═════ Extrait choisi ═════

ALFRED S. TRAORE ET LA REFONDATION DE L’UNIVERSITE DE OUAGADOUGOU

Date

Le chancelier de l’Université de Ouagadougou , le professeur Alfred S. Traoré, nous parle du séjour de deux semaines (du 17 au 29 juin 2001) qu’il vient d’effectuer auprès de plusieurs universités françaises, ainsi que de la refondation de l’Université de Ouagadougou dont il est le maître d’oeuvre.

Afrique Education : Monsieur le Chancelier, vous venez d’effectuer un voyage d’information sur la refondation de l’Université de Ouagadougou auprès de vos partenaires français dans le but de les rassurer de la reprise normale des activités académiques après plusieurs années de crise qui se sont soldées par l’invalidation de l’année universitaire 1999-2000. Quel bilan faites-vous de ce voyage ?

Alfred S. Traoré, Chancelier (A.S.T., C.) :

Merci Afrique Education, pour l’occasion que vous me donnez de faire connaître les résultats de mon voyage d’information en France. Ce premier voyage en France en qualité de chancelier de l’Université de Ouagadougou m’a permis d’engager trois types d’actions avec nos partenaires français.

  1. Après les réformes profondes intervenues à l’Université de Ouagadougou, il était normal d’expliquer celles-ci à nos partenaires politiques et académiques français, afin de les éclairer sur les véritables fondements de la refondation. Ceux-ci ont pour noms : a) des reformes institutionnelles pour une meilleure opérationnalité (l’université devient maintenant un établissement public à caractère scientifique, culturel et technique; création du Conseil de la formation et de la vie universitaire; création des postes de président et vice-présidents en lieu et place de recteur et vices-recteurs; restructuration de l’université en 7 unités de formation et de recherche et un Institut burkinabè des arts et métiers); b) des mesures pédagogiques efficientes pour garantir la qualité des formations et faciliter ainsi aux étudiants la recherche d’emploi à l’issue de leurs études (adoption d’un enseignement de type modulaire basé sur les systèmes de crédits académiques ; restructuration des formations de premier cycle pour donner aux étudiants plus de possibilités de choix au moment des spécialisations; forte orientation vers la professionnalisation des filières de formation; proposition de création d’un centre de pédagogie universitaire et l’institution de séminaires pédagogiques pour une amélioration des performances professionnelles des enseignants); c) la recherche d’une plus grande ouverture de l’université sur son environnement national, régional et international en vue de l’impliquer davantage dans les défis du développement qu’affronte quotidiennement l’humanité tout en entière, à commencer par le Burkina Faso.

═════

→ Consignes de travail
A) Pour chacune des affirmations suivantes, indiquez par oui ou par non si elle concorde avec l'extrait choisi et citez exactement les mots de l'extrait qui tranchent : (i) le séjour en France a duré deux semaines ; (ii) les postes de recteur et de vice-recteurs sont maintenus ; (iii) l'université est restructurée en neuf unités de formation et de recherche.
B) Recopiez sans aucune modification le passage de l'extrait choisi qui va de « Le chancelier de » à « ce voyage ? ».

═════ Données extraites ═════

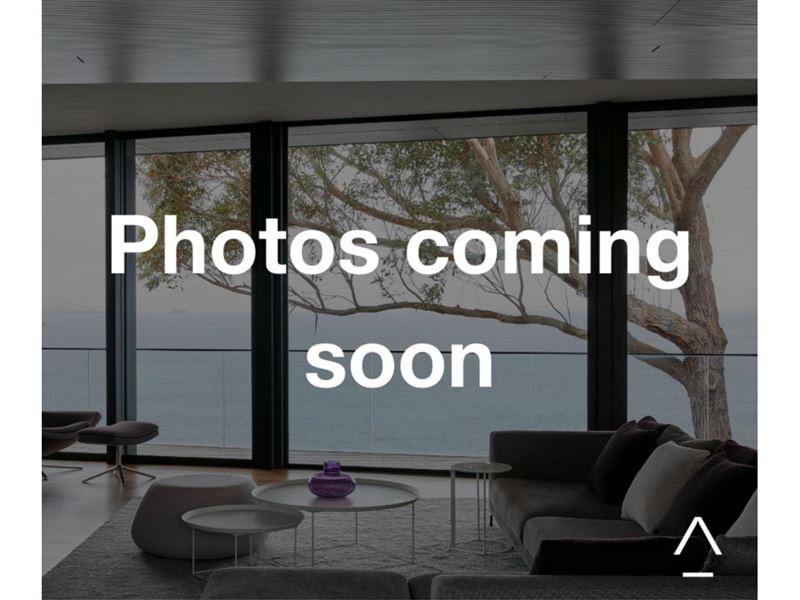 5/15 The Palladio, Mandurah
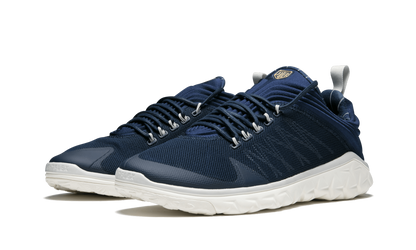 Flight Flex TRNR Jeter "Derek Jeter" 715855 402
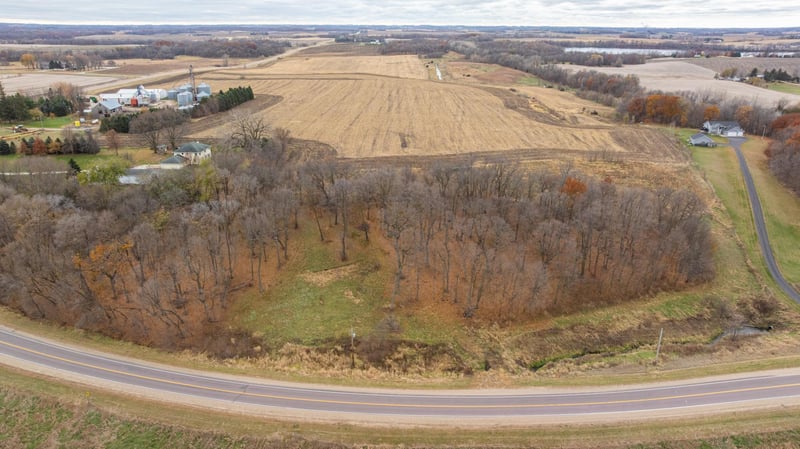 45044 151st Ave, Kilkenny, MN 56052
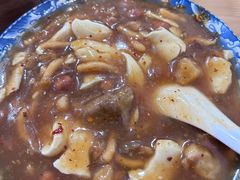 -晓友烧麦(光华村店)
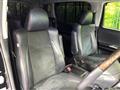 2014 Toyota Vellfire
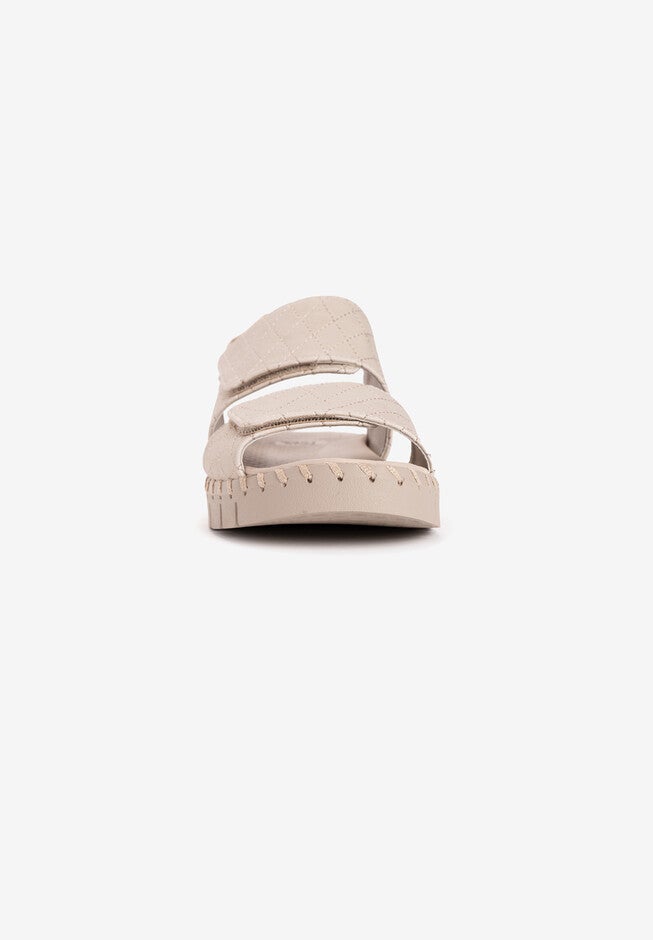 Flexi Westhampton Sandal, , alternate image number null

═════

→ Liste des réponses
A)
(i) Oui : « du séjour de deux semaines (du 17 au 29 juin 2001) »
(ii) Non : « création des postes de président et vice-présidents en lieu et place de recteur et vices-recteurs »
(iii) Non : « restructuration de l’université en 7 unités de formation et de recherche »

B)
Le chancelier de l’Université de Ouagadougou , le professeur Alfred S. Traoré, nous parle du séjour de deux semaines (du 17 au 29 juin 2001) qu’il vient d’effectuer auprès de plusieurs universités françaises, ainsi que de la refondation de l’Université de Ouagadougou dont il est le maître d’oeuvre.

Afrique Education : Monsieur le Chancelier, vous venez d’effectuer un voyage d’information sur la refondation de l’Université de Ouagadougou auprès de vos partenaires français dans le but de les rassurer de la reprise normale des activités académiques après plusieurs années de crise qui se sont soldées par l’invalidation de l’année universitaire 1999-2000. Quel bilan faites-vous de ce voyage ?